SB 1140 could have a sweeping, harmful impact in child welfare services by enabling discrimination against LGBTQ people, same-sex couples, interfaith couples, single parents, married couples in which one prospective parent has previously been divorced, or other qualified parents to whom an agency has an objection. The biggest barrier to placing children with families is a lack of qualified prospective parents; having the state give contractors and subcontractors a license to discriminate, thereby limiting the pool of prospective parents for no legitimate reason, is unconscionable and an unacceptable use of taxpayer dollars.

“This vote to enshrine discrimination into law is shameful,” said JoDee Winterhof, senior vice president of policy and political affairs. “Oklahoma’s legislators are throwing kids under the bus to create a ‘license to discriminate’ against qualified, loving prospective parents. This bill does nothing to improve the outcomes for children in care. It shrinks the pool of prospective parents and is a blatant attempt to discriminate against LGBTQ Oklahomans. Now, Governor Mary Fallin must veto this bill and not allow it to harm Oklahoma, its reputation and the kids who simply want a loving, long-term home.”
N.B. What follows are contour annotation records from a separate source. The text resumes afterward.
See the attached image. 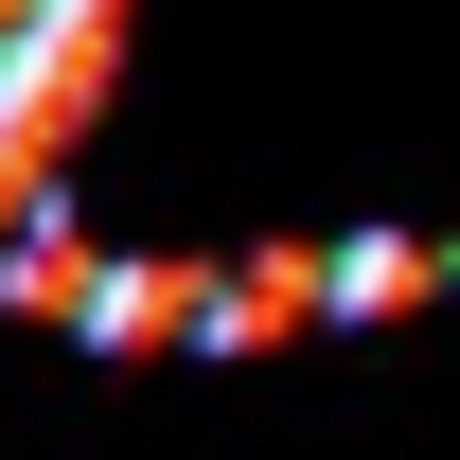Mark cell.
I'll use <instances>...</instances> for the list:
<instances>
[{
    "instance_id": "obj_1",
    "label": "cell",
    "mask_w": 460,
    "mask_h": 460,
    "mask_svg": "<svg viewBox=\"0 0 460 460\" xmlns=\"http://www.w3.org/2000/svg\"><path fill=\"white\" fill-rule=\"evenodd\" d=\"M213 248H107V301H89V354L142 372V354H213Z\"/></svg>"
},
{
    "instance_id": "obj_2",
    "label": "cell",
    "mask_w": 460,
    "mask_h": 460,
    "mask_svg": "<svg viewBox=\"0 0 460 460\" xmlns=\"http://www.w3.org/2000/svg\"><path fill=\"white\" fill-rule=\"evenodd\" d=\"M284 337H337V266H319V248H230L213 354H284Z\"/></svg>"
},
{
    "instance_id": "obj_3",
    "label": "cell",
    "mask_w": 460,
    "mask_h": 460,
    "mask_svg": "<svg viewBox=\"0 0 460 460\" xmlns=\"http://www.w3.org/2000/svg\"><path fill=\"white\" fill-rule=\"evenodd\" d=\"M89 301H107V248L71 213H36L18 248H0V319H36V337H89Z\"/></svg>"
},
{
    "instance_id": "obj_4",
    "label": "cell",
    "mask_w": 460,
    "mask_h": 460,
    "mask_svg": "<svg viewBox=\"0 0 460 460\" xmlns=\"http://www.w3.org/2000/svg\"><path fill=\"white\" fill-rule=\"evenodd\" d=\"M337 319H425L443 301V230H337Z\"/></svg>"
},
{
    "instance_id": "obj_5",
    "label": "cell",
    "mask_w": 460,
    "mask_h": 460,
    "mask_svg": "<svg viewBox=\"0 0 460 460\" xmlns=\"http://www.w3.org/2000/svg\"><path fill=\"white\" fill-rule=\"evenodd\" d=\"M443 301H460V230H443Z\"/></svg>"
}]
</instances>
“What happened on the floor of the Oklahoma House and Senate today was a disgrace,” said Troy Stevenson, Freedom Oklahoma Executive Director. “Leadership of both houses forced an unneeded, unwanted, and un-American bill onto the Governor’s desk. This measure does nothing but keep Oklahoma’s most vulnerable youth out of loving and committed homes. It is our greatest hope that Governor Fallin will show the world that the Oklahoma Standard still exists and that we do not put political posture over the health and safety of Oklahoma’s children. Governor Fallin, please veto this hateful bill.”

Earlier this session, HRC joined Freedom Oklahoma and child welfare advocates in Oklahoma City to call out this bill and its dangerous implications for youth waiting for homes in Oklahoma. HRC and Freedom Oklahoma also released a video featuring an Oklahoman and former foster youth who opposes this bill.

Many of the country’s top child welfare organizations have spoken out in opposition of the bill, including the Child Welfare League of America, North American Council on Adoptable Children, National Center for Adoption and Permanency, Foster Club and Voice For Adoption. This bill most harms children in the system who are awaiting placement in qualified, loving homes and are instead denied placement with a family due to a lack of prospective parents. Experts agree that child welfare services should be guided by the overarching principle that guides all family law: all determinations should be in the best interest of the child; this bill violates that principle.

HRC recently released a report, titled Disregarding the Best Interest of the Child: License to Discriminate In Child Welfare Services, detailing the harms of efforts to write anti-LGBTQ discrimination by child welfare agencies into law. Statistics suggest that an estimated two million LGBTQ adults in the U.S. are interested in adoption, but the LGBTQ community often remains an untapped resource when it comes to finding families for children and youth in foster care.

Research consistently shows that LGBTQ youth are overrepresented in the foster care system, as many have been rejected by their families of origin because of their LGBTQ status, and are especially vulnerable to discrimination and mistreatment while in foster care. SB 1140 will only exacerbate these challenges faced by LGBTQ young people.